= What to produce =
Could you restate word for word every line from the one containing "Christmas in August poster" to the end of the data below, pictures excluded?

= Working data =
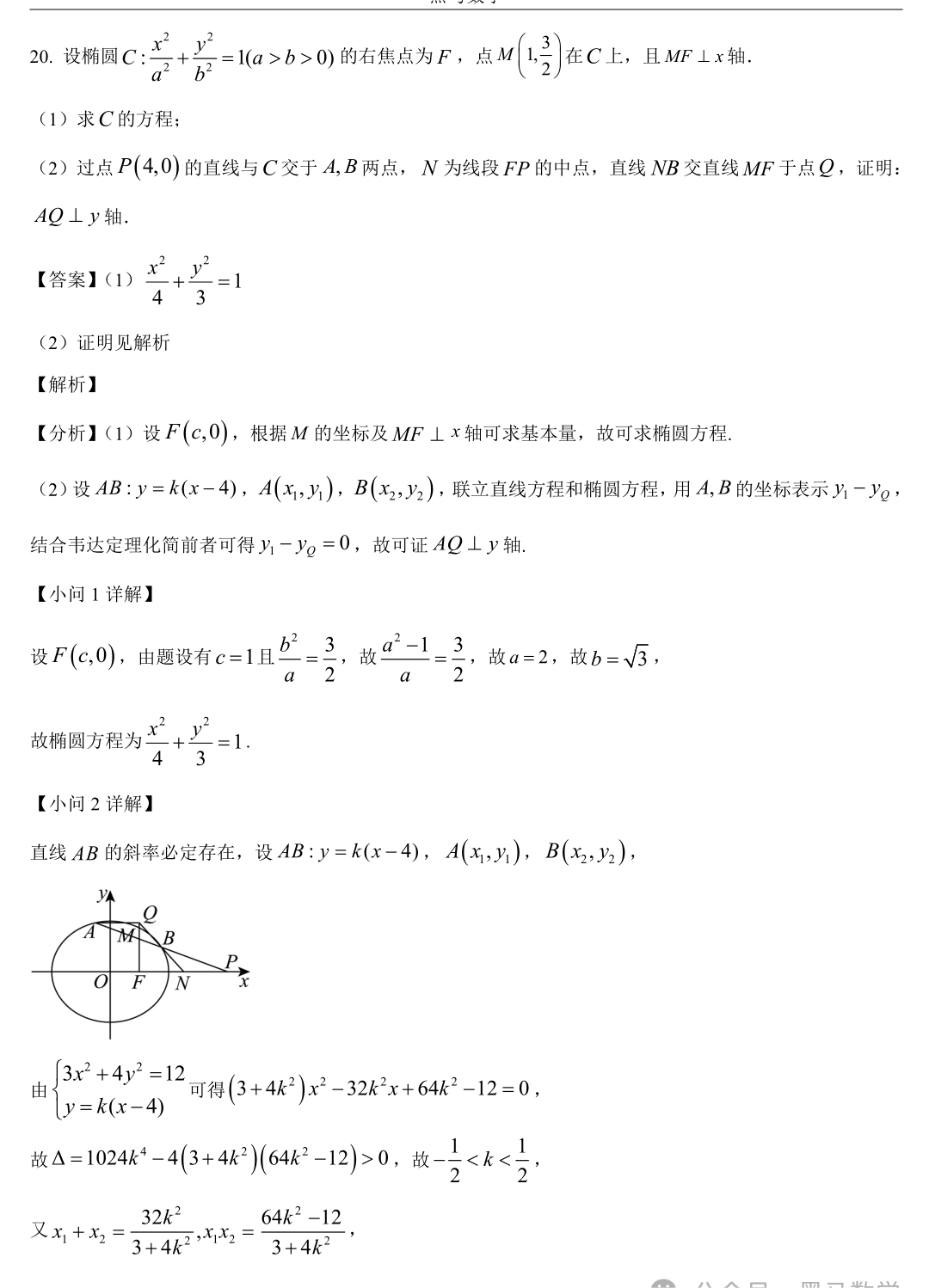 画线逃脱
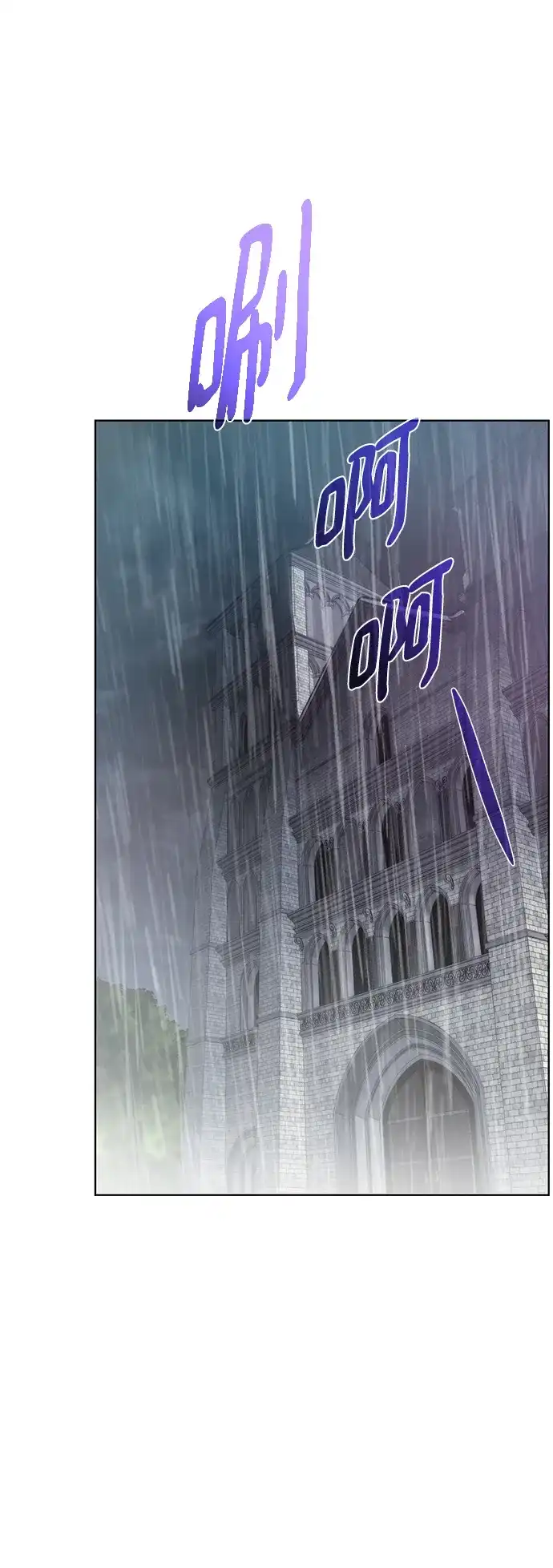 《地下城复仇记》[第148话] 终章 第63页
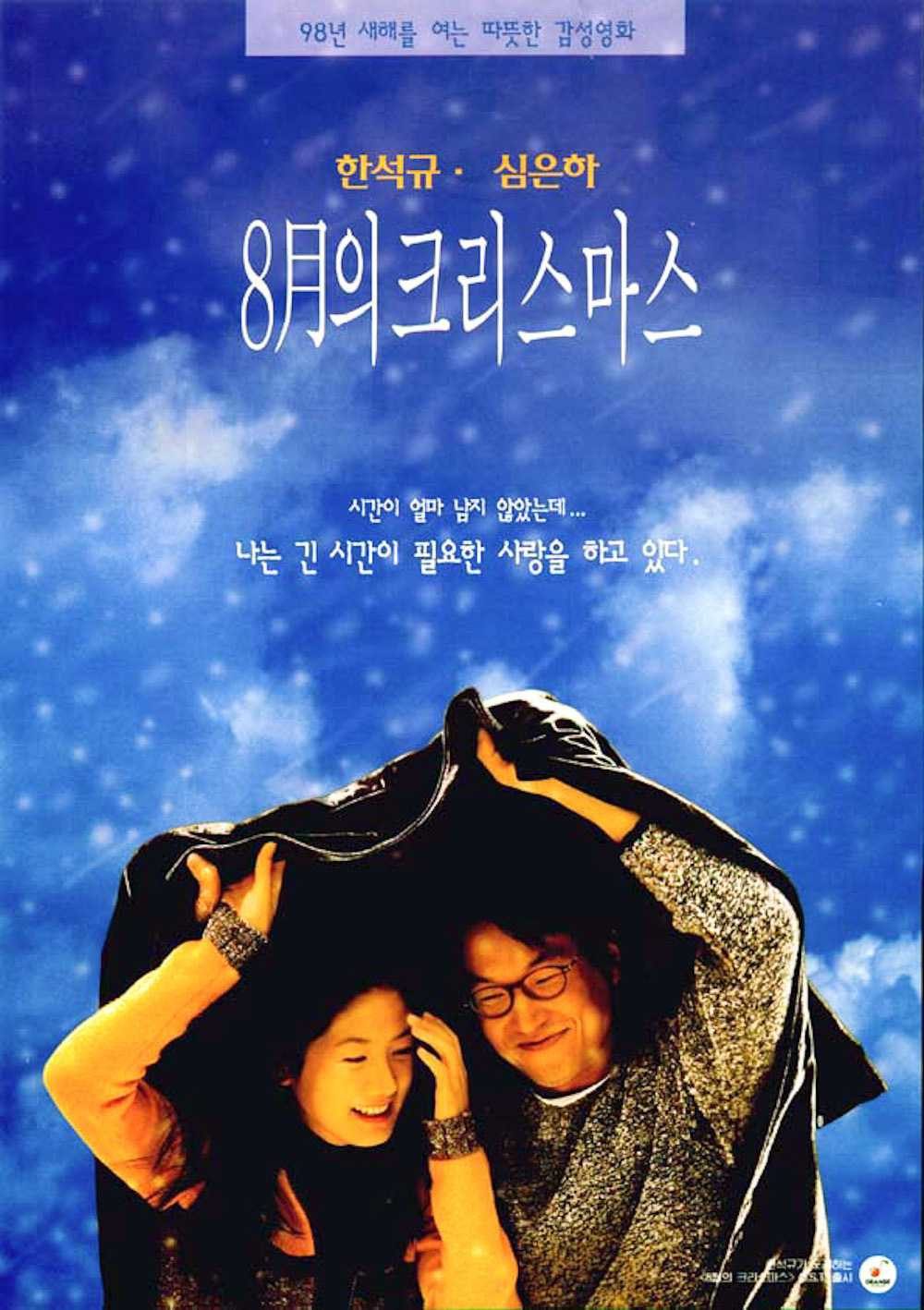 Christmas in August poster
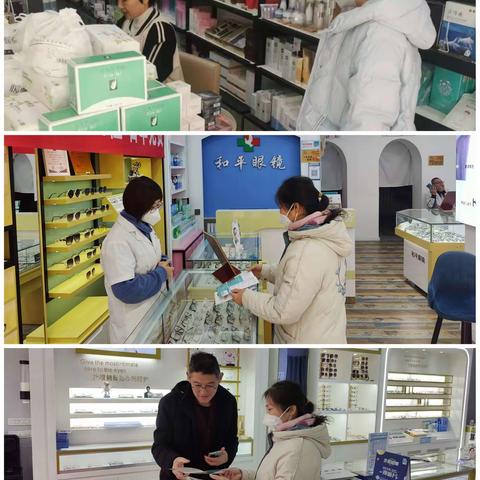 金融服务进商圈，迎战首季开门红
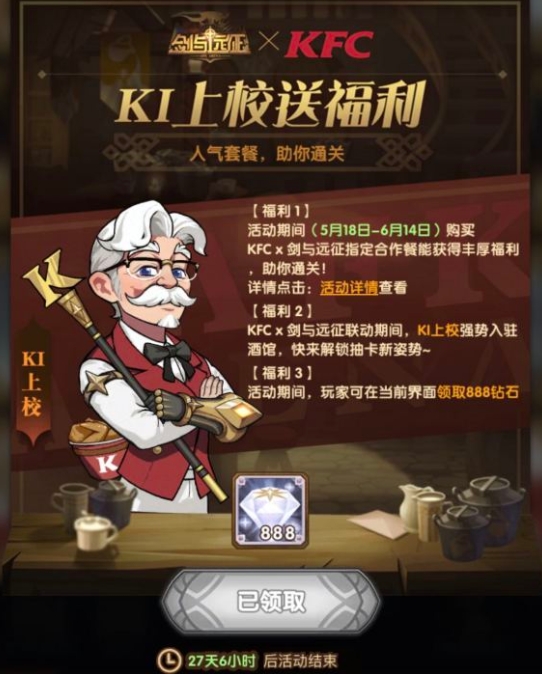 ����Զ��KFC�������Է��� ��������ҳ��� ����Զ���淨����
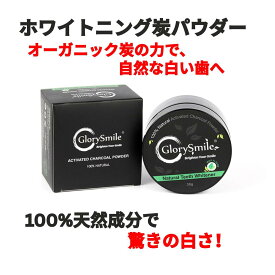 海外で大人気商品 歯ホワイトニング チャコールパウダー ヤニ取り 歯磨き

= Response below =
 Christmas in August poster
 金融服务进商圈，迎战首季开门红
 ����Զ��KFC�������Է��� ��������ҳ��� ����Զ���淨����
 海外で大人気商品 歯ホワイトニング チャコールパウダー ヤニ取り 歯磨き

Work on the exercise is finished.